Before the first canción, there is a lot of concentrated looking around the room, especially by the milongueras. The cabeceo is over within a minute. By the second canción those who have missed out in the duelling look as if whistling away into the distance, discomfited by the brutality.
Rock and roll and then the generals’ suppression of social gatherings (and tango followers can be anarchic) nearly killed off the tango.
The musicians and composers of a hundred years of tango are celebrated throughout the city. At Cemeterio Chacarita, you will find Carlos Gardel’s tomb. Gardel turned the tango song of the 1920s from a steadily rhythmic dirge, lamenting the fates, to lilting melodies celebrating romance: “Mi Buenos Aires Querido” (My Beloved City).

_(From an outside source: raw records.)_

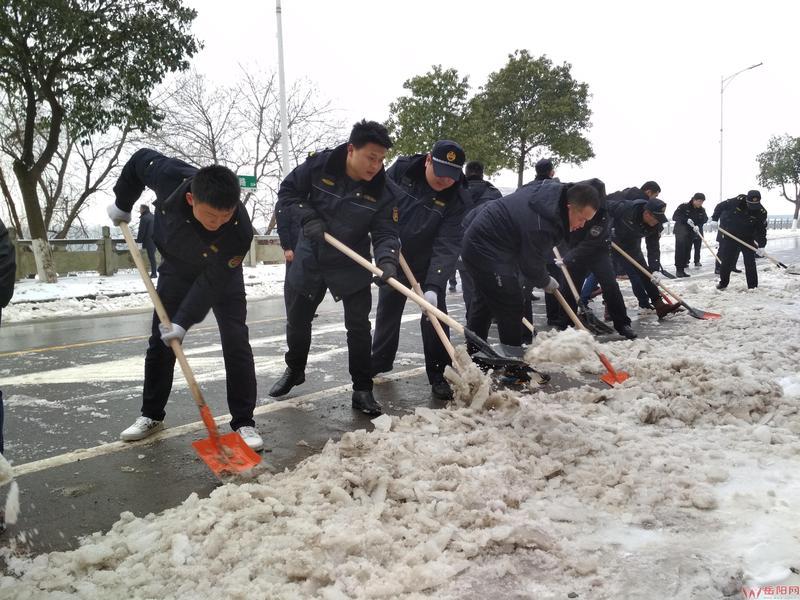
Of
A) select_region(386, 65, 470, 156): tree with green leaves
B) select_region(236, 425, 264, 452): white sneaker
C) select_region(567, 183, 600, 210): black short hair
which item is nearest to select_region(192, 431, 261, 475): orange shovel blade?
select_region(236, 425, 264, 452): white sneaker

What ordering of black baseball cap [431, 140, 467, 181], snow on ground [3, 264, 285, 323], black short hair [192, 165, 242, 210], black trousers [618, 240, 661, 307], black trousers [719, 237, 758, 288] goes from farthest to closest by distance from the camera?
1. snow on ground [3, 264, 285, 323]
2. black trousers [719, 237, 758, 288]
3. black trousers [618, 240, 661, 307]
4. black baseball cap [431, 140, 467, 181]
5. black short hair [192, 165, 242, 210]

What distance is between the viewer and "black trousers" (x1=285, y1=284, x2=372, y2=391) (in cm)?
431

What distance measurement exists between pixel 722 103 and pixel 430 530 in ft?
125

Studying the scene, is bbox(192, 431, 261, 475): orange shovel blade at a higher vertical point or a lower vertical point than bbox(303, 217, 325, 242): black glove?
lower

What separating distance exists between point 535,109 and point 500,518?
90.5ft

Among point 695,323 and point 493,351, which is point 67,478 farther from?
point 695,323

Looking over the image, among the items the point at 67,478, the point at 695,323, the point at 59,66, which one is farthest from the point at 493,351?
the point at 59,66

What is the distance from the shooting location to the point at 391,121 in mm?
24625

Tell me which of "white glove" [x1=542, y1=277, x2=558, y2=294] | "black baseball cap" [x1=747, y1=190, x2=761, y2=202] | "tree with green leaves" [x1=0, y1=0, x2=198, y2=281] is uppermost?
"tree with green leaves" [x1=0, y1=0, x2=198, y2=281]

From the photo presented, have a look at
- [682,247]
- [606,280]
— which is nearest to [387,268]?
[606,280]

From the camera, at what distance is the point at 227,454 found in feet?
10.8

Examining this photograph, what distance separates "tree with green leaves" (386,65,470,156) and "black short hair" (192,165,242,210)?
2065cm

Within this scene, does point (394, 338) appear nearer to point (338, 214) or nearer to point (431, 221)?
point (431, 221)

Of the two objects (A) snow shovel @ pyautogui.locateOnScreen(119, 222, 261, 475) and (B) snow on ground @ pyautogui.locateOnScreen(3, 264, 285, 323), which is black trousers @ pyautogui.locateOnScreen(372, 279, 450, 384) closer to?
(A) snow shovel @ pyautogui.locateOnScreen(119, 222, 261, 475)
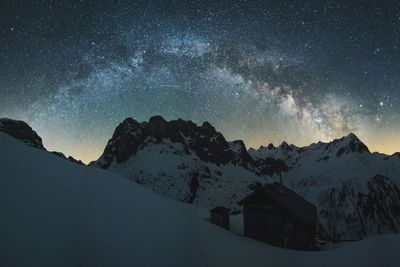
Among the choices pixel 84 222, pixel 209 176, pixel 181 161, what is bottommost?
pixel 84 222

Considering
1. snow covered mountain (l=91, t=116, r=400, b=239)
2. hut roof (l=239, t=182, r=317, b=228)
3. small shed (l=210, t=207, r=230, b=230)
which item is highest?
snow covered mountain (l=91, t=116, r=400, b=239)

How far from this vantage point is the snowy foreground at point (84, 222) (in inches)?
353

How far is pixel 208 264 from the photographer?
12.7m

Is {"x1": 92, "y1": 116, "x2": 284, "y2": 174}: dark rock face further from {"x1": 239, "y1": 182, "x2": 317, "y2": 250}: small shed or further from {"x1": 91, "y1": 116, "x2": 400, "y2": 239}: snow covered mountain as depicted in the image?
{"x1": 239, "y1": 182, "x2": 317, "y2": 250}: small shed

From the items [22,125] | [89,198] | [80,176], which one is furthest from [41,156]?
[22,125]

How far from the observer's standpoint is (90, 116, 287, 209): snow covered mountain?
14062 cm

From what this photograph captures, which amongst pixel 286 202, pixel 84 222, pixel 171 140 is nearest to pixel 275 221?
pixel 286 202

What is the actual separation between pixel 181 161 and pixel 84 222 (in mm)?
150492

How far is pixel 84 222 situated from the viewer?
1055 cm

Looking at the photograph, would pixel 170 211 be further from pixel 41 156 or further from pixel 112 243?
pixel 41 156

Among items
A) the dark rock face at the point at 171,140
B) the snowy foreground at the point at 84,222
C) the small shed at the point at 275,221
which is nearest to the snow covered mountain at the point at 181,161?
the dark rock face at the point at 171,140

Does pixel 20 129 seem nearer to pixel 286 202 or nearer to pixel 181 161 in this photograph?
pixel 181 161

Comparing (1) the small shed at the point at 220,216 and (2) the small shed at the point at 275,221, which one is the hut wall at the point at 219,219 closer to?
(1) the small shed at the point at 220,216

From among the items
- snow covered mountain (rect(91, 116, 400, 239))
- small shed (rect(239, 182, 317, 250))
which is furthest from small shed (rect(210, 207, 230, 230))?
snow covered mountain (rect(91, 116, 400, 239))
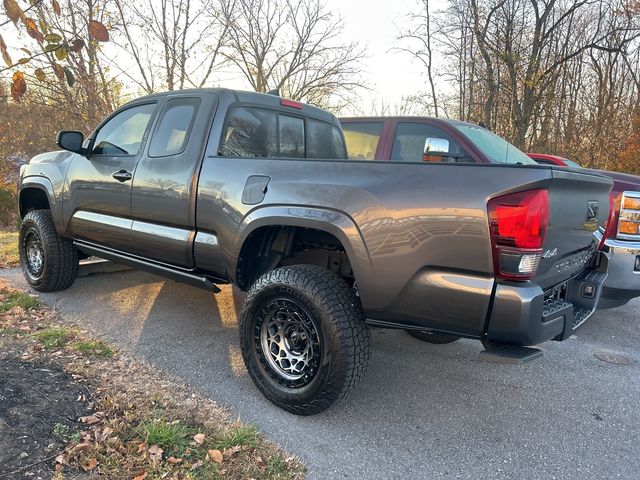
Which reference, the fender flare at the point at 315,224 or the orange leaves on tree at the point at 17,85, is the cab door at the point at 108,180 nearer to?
the orange leaves on tree at the point at 17,85

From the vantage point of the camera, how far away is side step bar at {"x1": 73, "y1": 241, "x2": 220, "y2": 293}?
334 centimetres

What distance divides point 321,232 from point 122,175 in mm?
1908

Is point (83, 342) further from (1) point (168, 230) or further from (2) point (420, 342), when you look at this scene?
(2) point (420, 342)

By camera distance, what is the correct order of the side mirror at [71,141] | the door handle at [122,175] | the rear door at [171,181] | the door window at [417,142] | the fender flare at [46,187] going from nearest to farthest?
the rear door at [171,181], the door handle at [122,175], the side mirror at [71,141], the fender flare at [46,187], the door window at [417,142]

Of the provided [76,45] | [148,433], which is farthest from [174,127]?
[148,433]

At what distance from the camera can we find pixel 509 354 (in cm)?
224

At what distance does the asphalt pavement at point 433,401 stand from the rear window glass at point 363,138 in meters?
2.54

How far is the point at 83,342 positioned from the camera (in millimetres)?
3537

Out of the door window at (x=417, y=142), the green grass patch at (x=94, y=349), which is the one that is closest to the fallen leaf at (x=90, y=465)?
the green grass patch at (x=94, y=349)

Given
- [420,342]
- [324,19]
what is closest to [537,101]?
[324,19]

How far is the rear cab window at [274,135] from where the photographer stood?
11.1ft

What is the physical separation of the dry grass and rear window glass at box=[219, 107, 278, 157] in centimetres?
166

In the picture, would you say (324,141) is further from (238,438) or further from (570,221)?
(238,438)

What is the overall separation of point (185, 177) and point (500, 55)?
1411cm
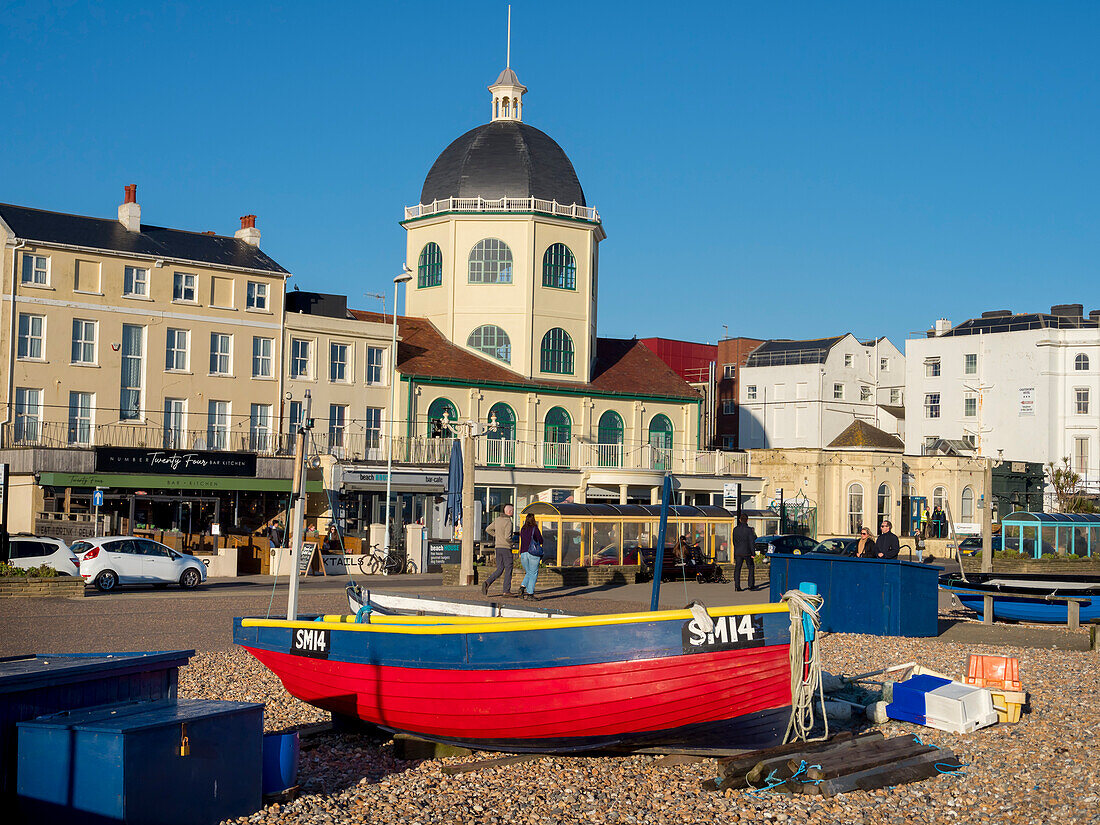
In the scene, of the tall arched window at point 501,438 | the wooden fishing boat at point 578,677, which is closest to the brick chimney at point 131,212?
the tall arched window at point 501,438

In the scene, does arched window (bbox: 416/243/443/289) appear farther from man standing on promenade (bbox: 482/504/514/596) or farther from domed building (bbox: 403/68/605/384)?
man standing on promenade (bbox: 482/504/514/596)

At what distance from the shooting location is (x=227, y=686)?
1495 centimetres

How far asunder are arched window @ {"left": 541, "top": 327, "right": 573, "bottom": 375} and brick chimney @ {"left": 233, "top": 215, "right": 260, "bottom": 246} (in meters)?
12.1

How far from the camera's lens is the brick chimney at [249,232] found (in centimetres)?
4619

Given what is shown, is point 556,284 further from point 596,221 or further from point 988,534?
point 988,534

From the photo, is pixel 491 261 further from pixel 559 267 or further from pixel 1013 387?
pixel 1013 387

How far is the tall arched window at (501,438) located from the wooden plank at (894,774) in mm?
35325

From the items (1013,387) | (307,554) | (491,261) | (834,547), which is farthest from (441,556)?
(1013,387)

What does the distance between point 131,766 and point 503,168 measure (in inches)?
1714

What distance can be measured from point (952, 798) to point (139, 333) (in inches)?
1418

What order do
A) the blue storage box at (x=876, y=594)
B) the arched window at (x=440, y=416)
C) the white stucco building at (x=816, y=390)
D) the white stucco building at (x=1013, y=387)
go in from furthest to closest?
the white stucco building at (x=816, y=390) → the white stucco building at (x=1013, y=387) → the arched window at (x=440, y=416) → the blue storage box at (x=876, y=594)

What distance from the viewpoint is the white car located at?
2858 centimetres

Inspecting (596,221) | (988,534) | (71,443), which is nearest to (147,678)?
(988,534)

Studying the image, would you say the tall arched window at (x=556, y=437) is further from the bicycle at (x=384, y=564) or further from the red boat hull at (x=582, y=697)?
the red boat hull at (x=582, y=697)
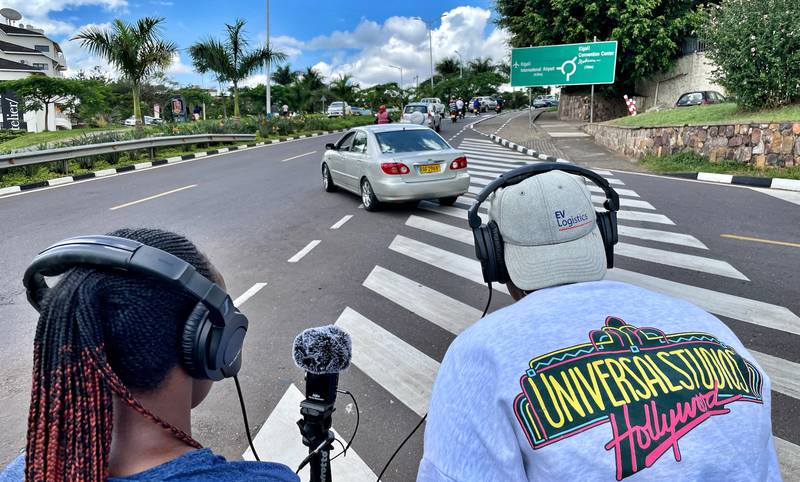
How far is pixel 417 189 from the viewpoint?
9500mm

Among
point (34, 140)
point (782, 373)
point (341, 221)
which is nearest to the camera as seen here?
point (782, 373)

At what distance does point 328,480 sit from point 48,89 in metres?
41.8

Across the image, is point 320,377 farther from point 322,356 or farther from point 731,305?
point 731,305

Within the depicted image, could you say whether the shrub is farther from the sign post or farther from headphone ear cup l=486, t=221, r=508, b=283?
headphone ear cup l=486, t=221, r=508, b=283

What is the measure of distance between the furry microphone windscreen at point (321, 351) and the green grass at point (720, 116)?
14560 millimetres

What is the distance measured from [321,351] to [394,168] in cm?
804

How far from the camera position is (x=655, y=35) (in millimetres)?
28125

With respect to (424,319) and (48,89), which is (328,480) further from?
(48,89)

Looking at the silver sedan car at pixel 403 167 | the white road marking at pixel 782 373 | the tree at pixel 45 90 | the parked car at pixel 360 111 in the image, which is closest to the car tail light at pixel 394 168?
the silver sedan car at pixel 403 167

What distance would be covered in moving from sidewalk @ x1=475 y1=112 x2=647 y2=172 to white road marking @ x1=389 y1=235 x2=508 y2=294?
9.85 m

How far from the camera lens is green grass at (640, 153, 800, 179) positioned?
12.7 metres

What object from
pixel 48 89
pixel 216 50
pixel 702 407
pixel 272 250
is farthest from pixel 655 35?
pixel 48 89

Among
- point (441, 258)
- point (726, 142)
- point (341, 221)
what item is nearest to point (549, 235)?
point (441, 258)

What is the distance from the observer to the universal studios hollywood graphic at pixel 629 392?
3.57 ft
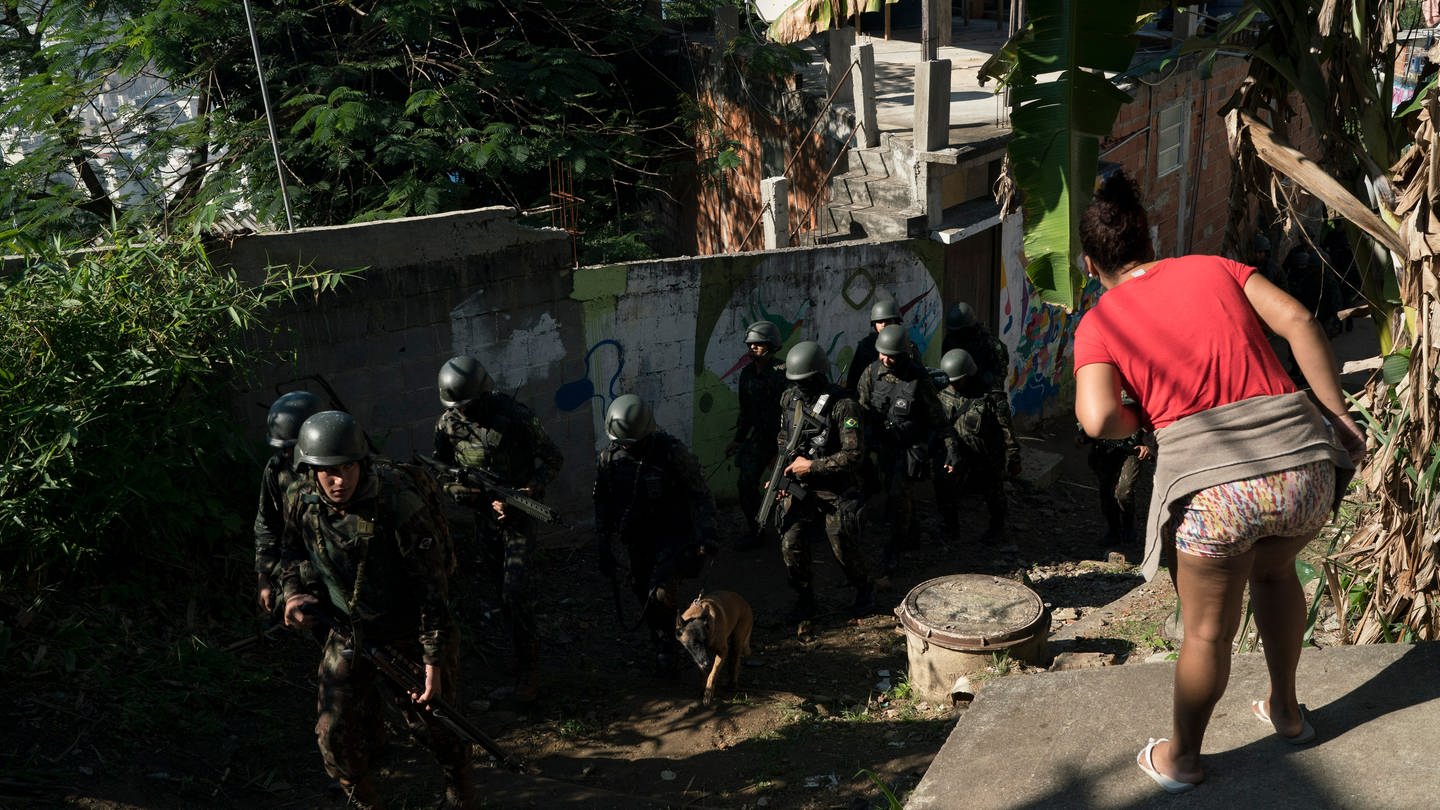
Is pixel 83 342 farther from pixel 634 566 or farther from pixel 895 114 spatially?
pixel 895 114

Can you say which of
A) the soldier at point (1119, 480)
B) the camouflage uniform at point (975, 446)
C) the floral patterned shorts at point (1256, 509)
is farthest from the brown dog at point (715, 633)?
the floral patterned shorts at point (1256, 509)

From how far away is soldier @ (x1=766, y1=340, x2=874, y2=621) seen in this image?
7.51 meters

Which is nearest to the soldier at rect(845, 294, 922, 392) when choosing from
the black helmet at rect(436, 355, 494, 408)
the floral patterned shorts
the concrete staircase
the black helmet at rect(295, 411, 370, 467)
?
the concrete staircase

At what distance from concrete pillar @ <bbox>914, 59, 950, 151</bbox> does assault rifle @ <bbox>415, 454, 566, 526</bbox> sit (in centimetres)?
556

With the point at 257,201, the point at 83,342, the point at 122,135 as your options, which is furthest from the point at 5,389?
the point at 122,135

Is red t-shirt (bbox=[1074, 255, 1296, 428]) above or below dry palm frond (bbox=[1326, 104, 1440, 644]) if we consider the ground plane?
above

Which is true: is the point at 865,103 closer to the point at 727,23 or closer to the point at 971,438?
the point at 727,23

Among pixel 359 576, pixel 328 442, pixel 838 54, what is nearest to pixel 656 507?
pixel 359 576

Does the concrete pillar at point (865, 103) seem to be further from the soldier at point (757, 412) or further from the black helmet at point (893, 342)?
the black helmet at point (893, 342)

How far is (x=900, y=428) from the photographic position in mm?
8352

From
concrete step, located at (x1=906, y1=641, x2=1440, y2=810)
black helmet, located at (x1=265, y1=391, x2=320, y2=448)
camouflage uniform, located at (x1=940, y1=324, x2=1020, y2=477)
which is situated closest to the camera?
concrete step, located at (x1=906, y1=641, x2=1440, y2=810)

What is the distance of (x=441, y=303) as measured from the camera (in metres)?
7.86

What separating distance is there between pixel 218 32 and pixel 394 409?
15.4ft

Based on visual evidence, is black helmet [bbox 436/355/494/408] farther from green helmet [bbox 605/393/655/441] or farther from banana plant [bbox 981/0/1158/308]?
banana plant [bbox 981/0/1158/308]
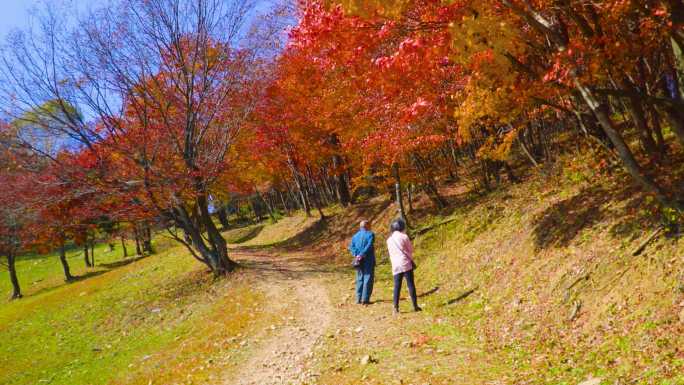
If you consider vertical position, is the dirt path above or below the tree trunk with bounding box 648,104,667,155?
below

Parents lift their kids up to stand by him and they take photos. There have been hundreds of bronze plaques, quite a few stolen.
And they always light a cigarette in Carlos’s hand, a bit like the Kupe statue on the Wellington waterfront. On Sunday morning his wife often has a beer can in hand.
Gardel died in a plane crash in Brazil in the 1930s. The vast city of Buenos Aires stood still as the ship carrying his casket docked on the Rio Plata.
III
Feria Mataderos is the old street market in the district where cattle, for a few decades the source of the great wealth of Argentina, were slaughtered. It’s in the outer suburbs, a 30 peso taxi ride: a dodgy area and not touristy.
Mataderos is also the site of the Museum of the Gaucho. A covered wagon has a long pole raised out over where the oxen would be, lines on runners with little iron stars on them like fishing line sinkers. The drovers would drop the pointy stars on to the heads of the oxen (4 or 6) to
make them get going. There’s a wall painted to the dead of the Malvinas.
The best thing about Mataderos is the folk dance and the singing.
The Argentines dance zamba and other folk dances from the provinces such as San Juan with such simple devotion and grace. The crowd, maybe 5,000 people clustered before the stage, opens up in a long rift as miraculous as the crossing of the Red Sea. A hundred couples fill the rift and dance the chacarera: flirtatious, sweeping, rhythmic with spells of hand clapping and stamping feet.
The oldest gaucho in the world parades about. He’s in good humour, wizened in a striped sky-blue and white poncho.
Mataderos is a museum of Argentine nationalism. The lost gauchos and pampas, the national colours, the living song and folk dance: symbols of a lost, innocent Argentina. It’s not a ridiculous idea for a divided, grandiose, impoverished, blood-spattered nation.